Aconselha a prudência que se mencione a apocrifia de grande parte das histórias deste “Senegal 70”.
“Músicos em digressão por Paris, como Youssou N’Dour, chamavam-nos para tocar
com eles”, diz Max Dia, dos Fangool, referindo-se a uma altura em que N’Dour não
devia ainda ter carta de condução, quanto mais passaporte. “Quando entrámos em Abijão
fomos conduzidos para o canal de televisão estatal e, em virtude de insistentes
telefonemas de Papa Houphouët, ficámos três horas no ar”, conta King N’Gom
acerca da apoteótica chegada da Super Star Band à Costa do Marfim, apelando a
que se imagine o presidente do país a tarde inteira colado à TV, ligando para a
RTI à medida que ia cortando relações diplomáticas com a União Soviética, alimentando
a dissensão em países vizinhos ou o diabo a quatro. “Laye Thiam foi para o
Congo e ouvi dizer que também aí teve grande sucesso, a ponto de ter sido
contratado para acompanhar James Brown no concerto que ele deu em Kinshasa”,
avança Pape Diallo, lembrando o trompetista da Star Band e sem jamais ter visto,
só pode, “Soul Power”, o filme com a atuação de Brown no “Zaire 74”, em que o
cantor surge escoltado por Maceo Parker, Fred Wesley e demais J.B.’s. Já o
rigor obriga a que se sublinhe o anacronismo do subtítulo. ‘Bour Siné’, de
Saourouba de Louga (e o andamento a puxar para o mbalax torna a conclusão já por si evidente), procede dos anos 80,
a mesma década em que tinham um pé a Gëstu de Dakar de ‘Ndiourel’ e a Tropical
Jazz de ‘Kiko Medina’, um tema de Arsenio Rodríguez. Por sua vez, esta ‘El
Carretero’, de Guillermo Portabales, a que dá corpo Amara Touré, provém dos
anos 60, quando o guineense se contava ainda entre as fileiras da Star Band.

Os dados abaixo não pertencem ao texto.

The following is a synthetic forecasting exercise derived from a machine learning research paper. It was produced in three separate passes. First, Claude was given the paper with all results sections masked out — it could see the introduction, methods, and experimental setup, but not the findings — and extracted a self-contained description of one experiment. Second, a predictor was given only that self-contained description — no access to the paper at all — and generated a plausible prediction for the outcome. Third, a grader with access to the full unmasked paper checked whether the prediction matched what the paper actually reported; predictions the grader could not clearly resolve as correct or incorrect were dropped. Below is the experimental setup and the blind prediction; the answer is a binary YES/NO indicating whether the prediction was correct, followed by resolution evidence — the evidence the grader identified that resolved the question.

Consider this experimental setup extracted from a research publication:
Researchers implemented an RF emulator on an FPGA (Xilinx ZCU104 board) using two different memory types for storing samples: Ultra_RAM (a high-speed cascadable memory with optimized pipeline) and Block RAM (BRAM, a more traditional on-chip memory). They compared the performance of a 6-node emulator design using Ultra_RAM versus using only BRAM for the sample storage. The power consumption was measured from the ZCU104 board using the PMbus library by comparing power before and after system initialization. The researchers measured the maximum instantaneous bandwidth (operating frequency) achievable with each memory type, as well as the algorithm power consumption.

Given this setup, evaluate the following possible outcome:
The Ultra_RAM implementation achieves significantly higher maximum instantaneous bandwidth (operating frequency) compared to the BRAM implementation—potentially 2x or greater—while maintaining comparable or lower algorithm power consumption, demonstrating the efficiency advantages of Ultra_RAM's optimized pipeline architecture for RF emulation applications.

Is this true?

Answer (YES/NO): NO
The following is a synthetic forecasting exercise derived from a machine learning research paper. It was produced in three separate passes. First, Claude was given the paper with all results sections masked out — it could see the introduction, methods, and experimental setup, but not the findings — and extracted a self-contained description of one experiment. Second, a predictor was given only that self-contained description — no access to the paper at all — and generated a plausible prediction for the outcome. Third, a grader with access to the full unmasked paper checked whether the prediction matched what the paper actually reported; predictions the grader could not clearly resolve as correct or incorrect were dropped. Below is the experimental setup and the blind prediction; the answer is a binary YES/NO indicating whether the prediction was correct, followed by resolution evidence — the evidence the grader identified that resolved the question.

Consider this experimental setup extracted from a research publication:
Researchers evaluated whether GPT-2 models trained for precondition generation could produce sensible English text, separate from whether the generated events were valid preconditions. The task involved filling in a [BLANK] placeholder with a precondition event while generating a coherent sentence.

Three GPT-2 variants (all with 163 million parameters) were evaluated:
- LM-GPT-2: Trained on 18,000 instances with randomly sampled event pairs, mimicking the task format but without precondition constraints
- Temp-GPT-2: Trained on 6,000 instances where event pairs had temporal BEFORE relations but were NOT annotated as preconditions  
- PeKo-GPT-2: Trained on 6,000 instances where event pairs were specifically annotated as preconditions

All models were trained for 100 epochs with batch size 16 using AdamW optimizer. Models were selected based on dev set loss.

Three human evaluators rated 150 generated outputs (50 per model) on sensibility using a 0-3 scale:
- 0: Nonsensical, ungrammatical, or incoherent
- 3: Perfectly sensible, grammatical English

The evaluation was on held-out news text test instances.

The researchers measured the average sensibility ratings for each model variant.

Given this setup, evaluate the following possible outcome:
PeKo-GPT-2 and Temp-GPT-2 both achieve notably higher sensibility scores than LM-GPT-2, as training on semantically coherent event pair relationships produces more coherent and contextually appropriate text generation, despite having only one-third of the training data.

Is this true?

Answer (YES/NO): YES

Mas ouçam-se os inéditos (‘Bour Siné’ e ‘El Carretero’, mas igualmente ‘Africa’,
da Orchestre G.M.I., ‘Massani Cissé’, da Orchestre Laye Thiam, e sobretudo ‘Ma
Penda’ e ‘Thiely’, da Orchestra Baobab, esta uma versão de ‘Achilipú’, do El
Gran Combo de Puerto Rico, nas vozes de Médioune Diallo e Thione Seck) que logo
se fica com vontade de atirar a prudência e o rigor pela janela. É quando o
facto dá lugar à fantasia que, no Senegal, a música almeja a transcendência – esta
antologia relembra-o.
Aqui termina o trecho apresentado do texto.